EDIT: Soren K. We feel SRSrocco's work complements our own. We do not mean to attach our name to his star. It is comforting to see someone do the flow work that sometimes confirms our opinions, and sometimes contradicts. In any event an analyst who is well versed in fundamental measures like cash  flow and EBITD, and more subjective analysis like conditional probabilities is someone we want around to "check" our own work. From one of our own predictive posts on the topic:

The Key to the Gold Market's Eastern Success Lies in Market Structure 

Essentially, the contracted specialist has a free "put" to not do what he is morally obligated to do. This is not a new model. But it is now full circle where banks as liquidity providers ( the guys who rigged and or passively played a role in rigging the Gold and Silver Fix) are now at the hub of the Gold flow. Yet in much bigger markets like FX, the banks wont participate in this way. This is because the FX market is still largely OTC and a good profit center franchise still. That is not to say the Specialist/ DMM type market-structure cannot work. It is necessary in many cases where the marketmaker is the gold dust that gets the virtuously reinforced cycle of liquidty going. That is a paraphrase from the Goldman sponsored book "B2B exchanges"

More: It also wants to shoulder aside U.S. exchanges CME Group and ICE which launched London gold contracts last month, although they have yet to attract any business.The LME's partners from the banking sector are Goldman Sachs, ICBC Standard Bank, Morgan Stanley, Natixis and Societe Generale. They have founded a company called EOS Precious Metals along with commodity trader OSTC and The World Gold Council, an industry market development body.

And demand is moving East.
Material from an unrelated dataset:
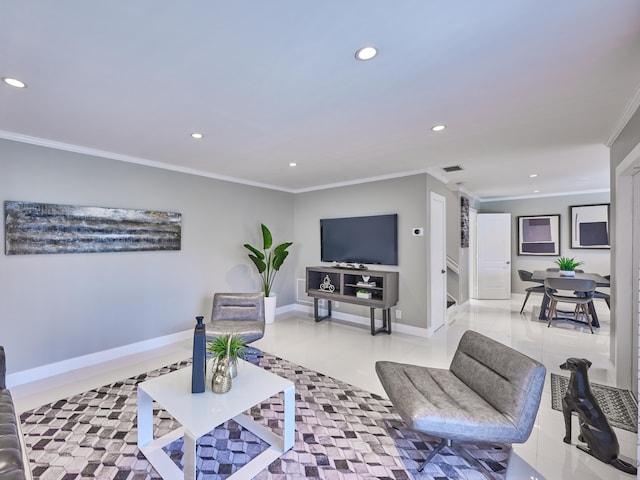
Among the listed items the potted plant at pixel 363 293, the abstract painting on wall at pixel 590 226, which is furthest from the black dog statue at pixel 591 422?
the abstract painting on wall at pixel 590 226

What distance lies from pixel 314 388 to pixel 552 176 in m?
5.01

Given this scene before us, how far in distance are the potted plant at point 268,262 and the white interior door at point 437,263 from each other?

Incumbent exchanges in precious metals should consider getting the gang back together to augment their currently homogeneous and hedged (conflicted?) liquidity pool and make a stronger play in China. Traders who invest their competitive ego and heart as well as financially vested interest into making London contracts work are out there.

Even More:

"If the LME can provide liquidity, then that's where people will go and so will we," said a source at one gold producer.The LME plans to offer a much wider range of contracts than its competitors do at the moment in London.The CME is offering gold and silver contracts to connect London with its established New York market. ICE runs the London gold auction, which sets a global benchmark price for bullion, and has a daily gold contract that will enable participants, which include most of London's largest bullion banks, to clear their trades.Neither set of contracts has traded since launching in January. The CME said it was working with major banks to synchronize their systems to start trading.

While the regulators are patting themselves on the back for catching the Gold and Silver scandals after 20 years, the players have moved on to greener pastures.